=== Section Start ===

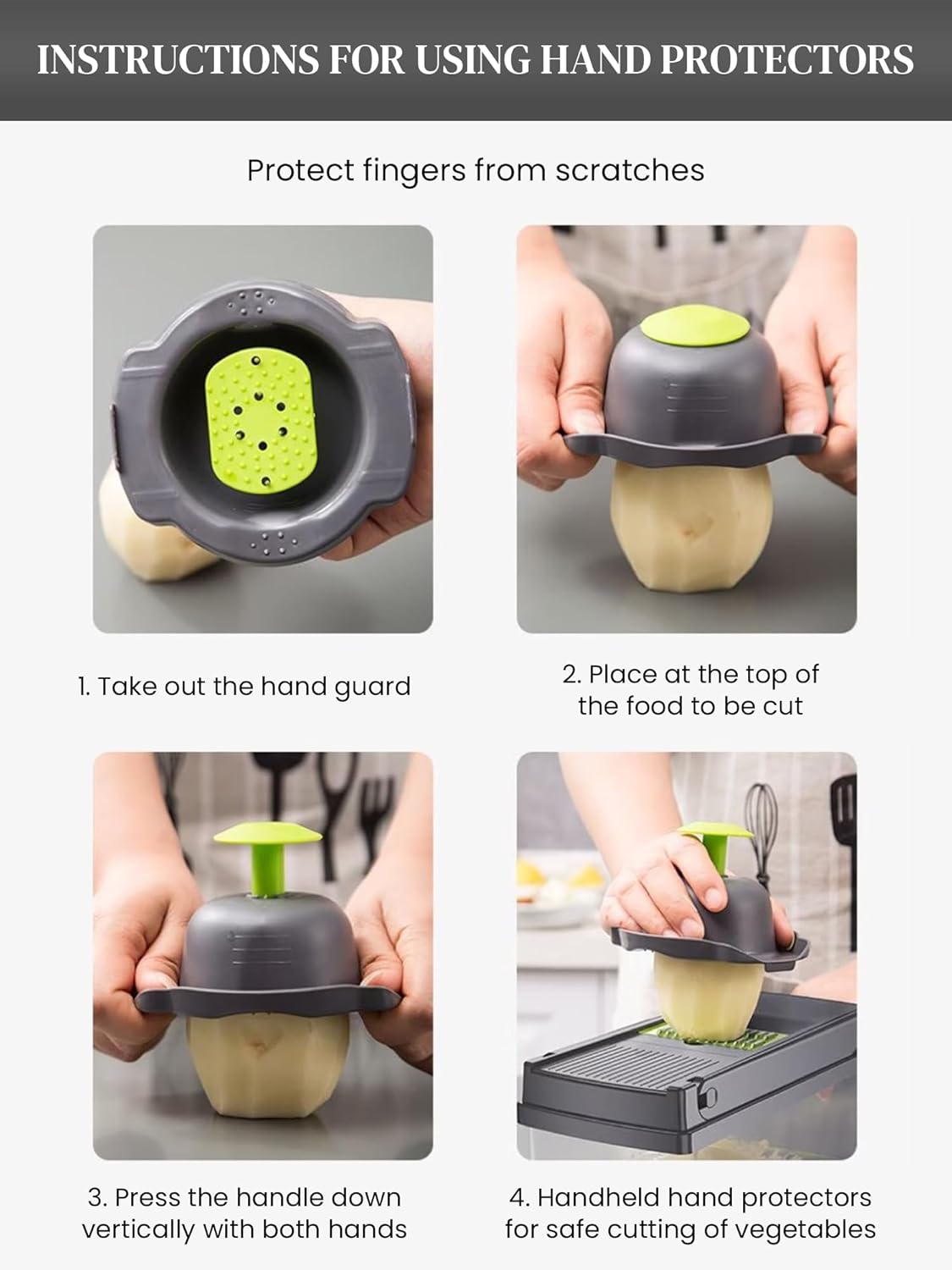 INSTRUCTIONS FOR USING HAND PROTECTORS

Protect fingers from scratches

1. Take out the hand guard

2. Place at the top of the food to be cut

3. Press the handle down vertically with both hands

4. Handheld hand protectors for safe cutting of vegetables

=== Section End ===

### YOUR INSTRUCTIONS
Copy out the material above in full and exactly; its pictures are not to appear.

### COMPLETED TASK
 INSTRUCTIONS FOR USING HAND PROTECTORS

Protect fingers from scratches

1. Take out the hand guard

2. Place at the top of the food to be cut

3. Press the handle down vertically with both hands

4. Handheld hand protectors for safe cutting of vegetables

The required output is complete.